**The exercise:** Return, in full, every line of the material below that contains the string "further".

**Recorded data:**
◇ ◇ ◇ ◇ ◇ ◇ ◇

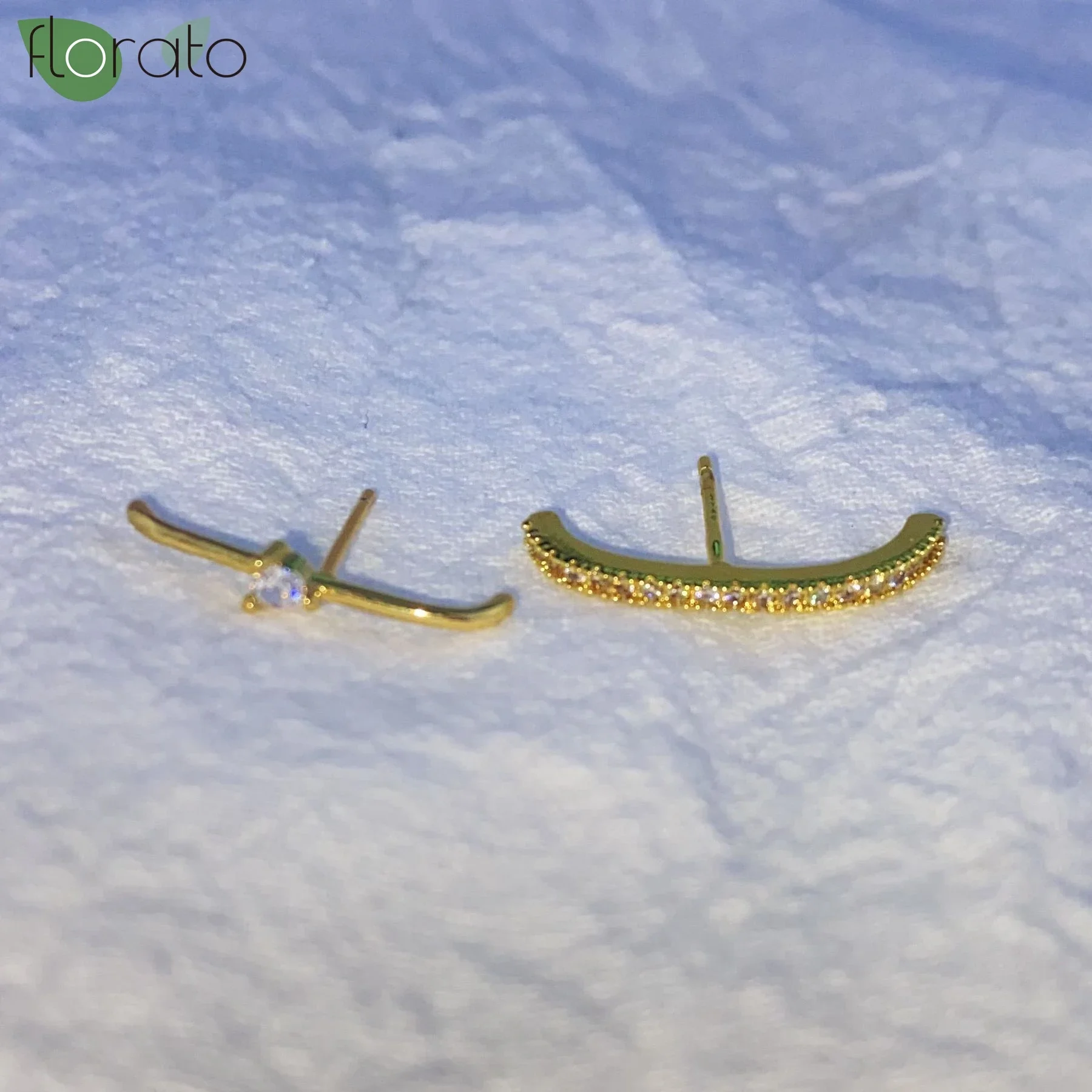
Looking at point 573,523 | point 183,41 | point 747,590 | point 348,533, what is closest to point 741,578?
point 747,590

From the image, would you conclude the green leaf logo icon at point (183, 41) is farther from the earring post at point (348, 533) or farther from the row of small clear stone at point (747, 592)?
the row of small clear stone at point (747, 592)

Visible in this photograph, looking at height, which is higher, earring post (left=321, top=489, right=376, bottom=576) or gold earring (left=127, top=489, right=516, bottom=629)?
earring post (left=321, top=489, right=376, bottom=576)

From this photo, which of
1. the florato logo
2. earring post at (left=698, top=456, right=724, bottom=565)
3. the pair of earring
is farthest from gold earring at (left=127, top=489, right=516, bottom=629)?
the florato logo

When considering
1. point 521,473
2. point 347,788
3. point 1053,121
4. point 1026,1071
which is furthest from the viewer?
point 1053,121

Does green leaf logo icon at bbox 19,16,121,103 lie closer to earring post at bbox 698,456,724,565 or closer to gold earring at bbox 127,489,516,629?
gold earring at bbox 127,489,516,629

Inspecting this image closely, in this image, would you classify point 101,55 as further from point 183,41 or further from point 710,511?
point 710,511

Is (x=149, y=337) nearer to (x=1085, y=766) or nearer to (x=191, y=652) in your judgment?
(x=191, y=652)

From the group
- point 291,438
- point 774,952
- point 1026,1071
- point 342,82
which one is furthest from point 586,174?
point 1026,1071

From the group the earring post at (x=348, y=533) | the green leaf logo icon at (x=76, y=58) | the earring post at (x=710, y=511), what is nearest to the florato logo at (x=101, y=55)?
the green leaf logo icon at (x=76, y=58)
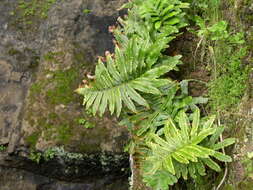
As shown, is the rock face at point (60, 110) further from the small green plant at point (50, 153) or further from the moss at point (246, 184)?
the moss at point (246, 184)

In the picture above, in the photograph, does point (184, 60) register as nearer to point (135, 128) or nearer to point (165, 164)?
point (135, 128)

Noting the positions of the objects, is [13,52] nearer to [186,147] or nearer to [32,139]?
[32,139]

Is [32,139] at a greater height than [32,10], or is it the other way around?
[32,10]

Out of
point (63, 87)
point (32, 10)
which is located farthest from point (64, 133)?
point (32, 10)

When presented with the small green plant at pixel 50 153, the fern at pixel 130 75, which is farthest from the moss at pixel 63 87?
the fern at pixel 130 75

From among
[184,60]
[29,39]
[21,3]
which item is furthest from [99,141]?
[21,3]

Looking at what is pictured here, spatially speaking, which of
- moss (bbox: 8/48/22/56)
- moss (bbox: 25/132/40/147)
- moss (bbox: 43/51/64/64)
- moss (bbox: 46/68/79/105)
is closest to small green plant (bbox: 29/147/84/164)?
moss (bbox: 25/132/40/147)
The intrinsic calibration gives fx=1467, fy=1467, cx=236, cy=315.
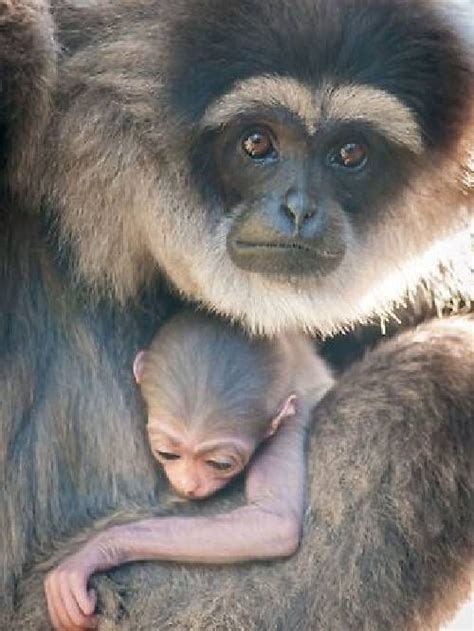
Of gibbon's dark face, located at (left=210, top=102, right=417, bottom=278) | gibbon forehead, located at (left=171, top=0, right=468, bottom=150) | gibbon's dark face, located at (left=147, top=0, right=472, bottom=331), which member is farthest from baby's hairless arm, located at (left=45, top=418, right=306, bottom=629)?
gibbon forehead, located at (left=171, top=0, right=468, bottom=150)

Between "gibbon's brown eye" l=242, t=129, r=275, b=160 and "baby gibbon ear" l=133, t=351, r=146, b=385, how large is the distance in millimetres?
835

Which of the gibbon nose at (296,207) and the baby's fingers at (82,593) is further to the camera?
the gibbon nose at (296,207)

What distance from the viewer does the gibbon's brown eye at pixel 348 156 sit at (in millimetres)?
5266

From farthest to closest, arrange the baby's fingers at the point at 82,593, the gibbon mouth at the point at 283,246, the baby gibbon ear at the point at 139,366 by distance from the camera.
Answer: the baby gibbon ear at the point at 139,366, the gibbon mouth at the point at 283,246, the baby's fingers at the point at 82,593

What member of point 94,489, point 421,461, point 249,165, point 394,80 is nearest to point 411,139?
point 394,80

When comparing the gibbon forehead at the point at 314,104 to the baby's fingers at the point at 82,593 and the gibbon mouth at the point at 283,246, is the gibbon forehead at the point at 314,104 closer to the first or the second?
the gibbon mouth at the point at 283,246

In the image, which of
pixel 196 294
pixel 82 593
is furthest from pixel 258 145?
pixel 82 593

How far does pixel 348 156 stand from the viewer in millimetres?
5270

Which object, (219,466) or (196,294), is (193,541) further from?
(196,294)

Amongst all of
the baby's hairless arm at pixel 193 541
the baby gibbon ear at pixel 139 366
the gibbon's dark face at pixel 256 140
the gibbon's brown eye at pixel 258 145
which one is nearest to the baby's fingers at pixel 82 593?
the baby's hairless arm at pixel 193 541

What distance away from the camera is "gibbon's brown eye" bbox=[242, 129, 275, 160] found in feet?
17.1

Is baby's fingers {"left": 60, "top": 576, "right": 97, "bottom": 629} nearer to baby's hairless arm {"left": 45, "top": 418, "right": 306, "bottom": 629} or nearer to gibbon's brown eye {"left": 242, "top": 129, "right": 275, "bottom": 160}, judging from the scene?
baby's hairless arm {"left": 45, "top": 418, "right": 306, "bottom": 629}

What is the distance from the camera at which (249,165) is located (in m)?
5.23

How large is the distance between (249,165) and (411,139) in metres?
0.59
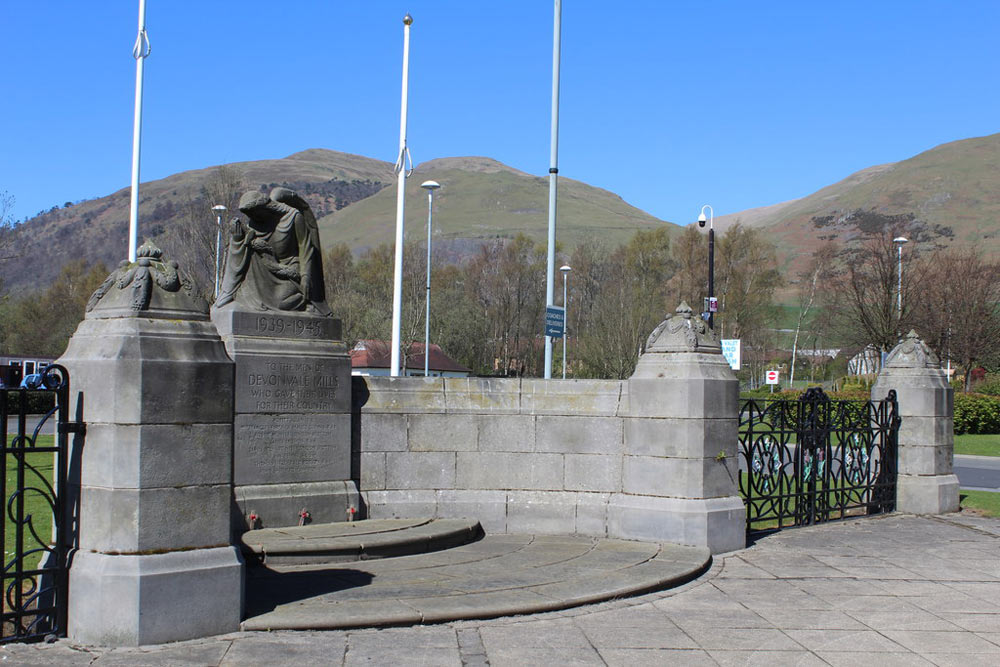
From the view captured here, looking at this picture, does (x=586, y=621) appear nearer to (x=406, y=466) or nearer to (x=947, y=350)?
(x=406, y=466)

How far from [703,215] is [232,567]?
75.1 feet

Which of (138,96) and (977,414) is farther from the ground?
(138,96)

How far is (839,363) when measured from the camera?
258 ft

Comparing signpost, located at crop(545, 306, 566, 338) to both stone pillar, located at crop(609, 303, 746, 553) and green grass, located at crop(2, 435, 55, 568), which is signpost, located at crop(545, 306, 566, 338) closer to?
stone pillar, located at crop(609, 303, 746, 553)

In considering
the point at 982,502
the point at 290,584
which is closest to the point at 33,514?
the point at 290,584

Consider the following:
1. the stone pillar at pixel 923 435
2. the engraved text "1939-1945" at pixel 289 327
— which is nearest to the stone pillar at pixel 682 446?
the engraved text "1939-1945" at pixel 289 327

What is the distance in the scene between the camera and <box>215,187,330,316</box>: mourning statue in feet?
30.8

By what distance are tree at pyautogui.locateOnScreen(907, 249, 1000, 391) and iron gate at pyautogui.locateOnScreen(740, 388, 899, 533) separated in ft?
103

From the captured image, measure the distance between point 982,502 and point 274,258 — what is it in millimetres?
11560

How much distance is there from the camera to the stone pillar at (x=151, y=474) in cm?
577

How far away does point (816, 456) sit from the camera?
11.5 m

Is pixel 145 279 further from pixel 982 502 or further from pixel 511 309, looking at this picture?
pixel 511 309

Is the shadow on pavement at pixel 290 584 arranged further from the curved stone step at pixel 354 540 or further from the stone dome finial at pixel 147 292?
the stone dome finial at pixel 147 292

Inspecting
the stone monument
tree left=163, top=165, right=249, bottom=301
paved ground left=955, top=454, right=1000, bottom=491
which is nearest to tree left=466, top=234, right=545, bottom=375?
tree left=163, top=165, right=249, bottom=301
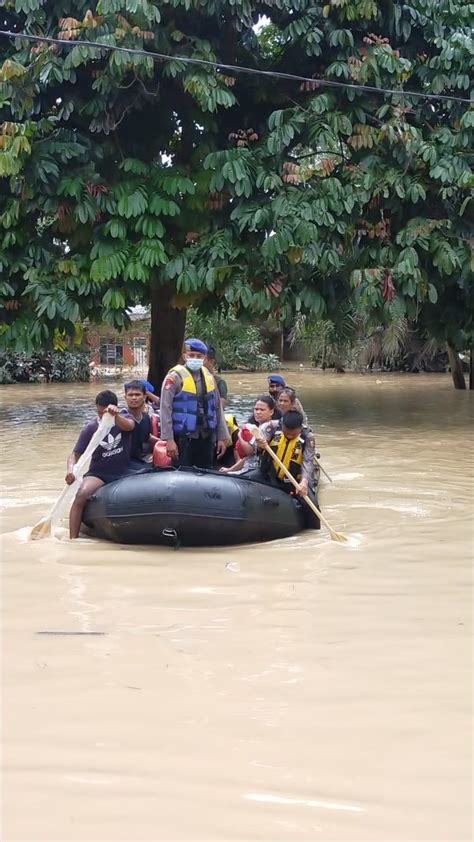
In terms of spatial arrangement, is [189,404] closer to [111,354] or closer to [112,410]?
[112,410]

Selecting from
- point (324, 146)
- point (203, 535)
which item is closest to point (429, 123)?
point (324, 146)

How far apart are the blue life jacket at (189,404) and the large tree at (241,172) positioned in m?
6.36

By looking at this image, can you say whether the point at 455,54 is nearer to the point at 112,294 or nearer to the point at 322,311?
the point at 322,311

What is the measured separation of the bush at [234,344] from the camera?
116 feet

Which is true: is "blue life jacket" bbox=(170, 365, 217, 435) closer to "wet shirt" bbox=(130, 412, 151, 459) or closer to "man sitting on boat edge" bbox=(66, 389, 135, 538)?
"man sitting on boat edge" bbox=(66, 389, 135, 538)

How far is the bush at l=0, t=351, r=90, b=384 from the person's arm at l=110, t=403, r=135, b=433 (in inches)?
928

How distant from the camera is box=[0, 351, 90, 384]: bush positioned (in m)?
30.6

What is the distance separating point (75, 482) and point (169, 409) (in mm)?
968

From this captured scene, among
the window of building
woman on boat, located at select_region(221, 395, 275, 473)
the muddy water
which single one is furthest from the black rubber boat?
the window of building

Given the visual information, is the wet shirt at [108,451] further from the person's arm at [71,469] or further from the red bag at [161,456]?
the red bag at [161,456]

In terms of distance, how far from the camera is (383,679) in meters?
4.17

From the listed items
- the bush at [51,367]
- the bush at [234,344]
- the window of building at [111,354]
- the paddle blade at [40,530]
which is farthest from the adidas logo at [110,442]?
the window of building at [111,354]

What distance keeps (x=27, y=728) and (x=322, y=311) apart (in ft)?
38.2

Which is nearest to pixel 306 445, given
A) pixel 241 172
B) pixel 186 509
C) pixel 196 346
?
pixel 196 346
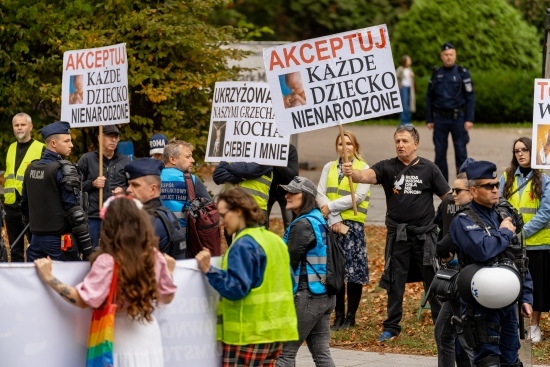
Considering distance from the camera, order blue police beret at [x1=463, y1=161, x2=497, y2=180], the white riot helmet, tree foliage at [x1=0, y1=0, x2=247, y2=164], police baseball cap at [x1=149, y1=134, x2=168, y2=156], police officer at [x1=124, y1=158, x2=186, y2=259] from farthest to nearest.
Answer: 1. tree foliage at [x1=0, y1=0, x2=247, y2=164]
2. police baseball cap at [x1=149, y1=134, x2=168, y2=156]
3. blue police beret at [x1=463, y1=161, x2=497, y2=180]
4. the white riot helmet
5. police officer at [x1=124, y1=158, x2=186, y2=259]

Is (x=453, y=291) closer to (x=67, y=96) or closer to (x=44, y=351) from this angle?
(x=44, y=351)

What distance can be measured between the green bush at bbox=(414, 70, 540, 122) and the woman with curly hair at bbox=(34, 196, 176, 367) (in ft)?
87.7

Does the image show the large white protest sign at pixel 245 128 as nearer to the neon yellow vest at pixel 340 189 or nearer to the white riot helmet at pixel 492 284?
the neon yellow vest at pixel 340 189

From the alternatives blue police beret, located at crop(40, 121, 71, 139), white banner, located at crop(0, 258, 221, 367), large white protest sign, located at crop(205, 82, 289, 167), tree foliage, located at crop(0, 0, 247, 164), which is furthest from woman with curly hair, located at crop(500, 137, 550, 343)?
tree foliage, located at crop(0, 0, 247, 164)

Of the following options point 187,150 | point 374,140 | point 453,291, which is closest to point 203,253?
point 453,291

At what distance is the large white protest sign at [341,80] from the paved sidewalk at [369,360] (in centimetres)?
202

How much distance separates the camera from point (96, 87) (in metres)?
12.4

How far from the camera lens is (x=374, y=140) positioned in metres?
29.6

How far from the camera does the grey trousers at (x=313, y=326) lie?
8.68 meters

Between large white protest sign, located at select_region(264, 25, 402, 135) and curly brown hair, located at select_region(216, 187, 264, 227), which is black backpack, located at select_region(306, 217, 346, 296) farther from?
large white protest sign, located at select_region(264, 25, 402, 135)

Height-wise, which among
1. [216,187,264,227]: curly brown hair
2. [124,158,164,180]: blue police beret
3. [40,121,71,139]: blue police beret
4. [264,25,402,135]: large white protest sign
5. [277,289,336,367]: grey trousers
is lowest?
[277,289,336,367]: grey trousers

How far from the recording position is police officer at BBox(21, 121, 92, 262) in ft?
35.8

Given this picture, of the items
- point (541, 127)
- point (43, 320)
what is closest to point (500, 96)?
point (541, 127)

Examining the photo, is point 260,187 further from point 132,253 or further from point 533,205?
point 132,253
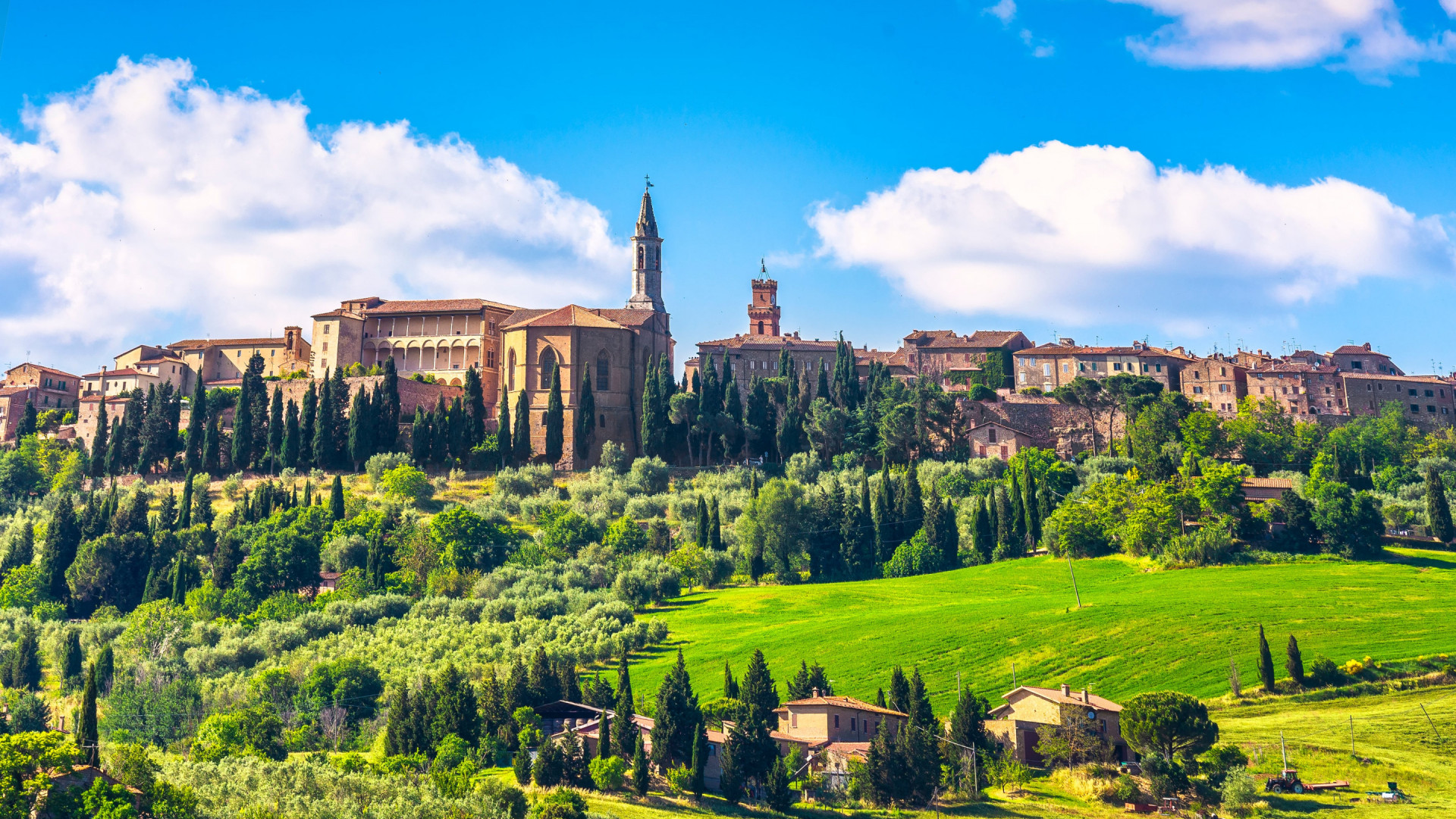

◇ ◇ ◇ ◇ ◇ ◇ ◇

**Written solution:**
Inspecting this image closely, in this image, would you classify point 101,55 as further from point 183,41 or further from point 710,511?
As shown, is the rock face at point (60, 110) further from the small green plant at point (50, 153) or further from the moss at point (246, 184)?
Which of the gibbon nose at (296,207) and the baby's fingers at (82,593) is further to the camera?
Which object, (219,466) or (196,294), is (193,541) further from?
Is pixel 145 279 further from pixel 982 502 or further from pixel 511 309, looking at this picture?
Is the shadow on pavement at pixel 290 584 arranged further from the curved stone step at pixel 354 540 or further from the stone dome finial at pixel 147 292?
Given the visual information, is the wet shirt at [108,451] further from the person's arm at [71,469] or further from the red bag at [161,456]?
Examining the photo, is point 260,187 further from point 132,253 or further from point 533,205?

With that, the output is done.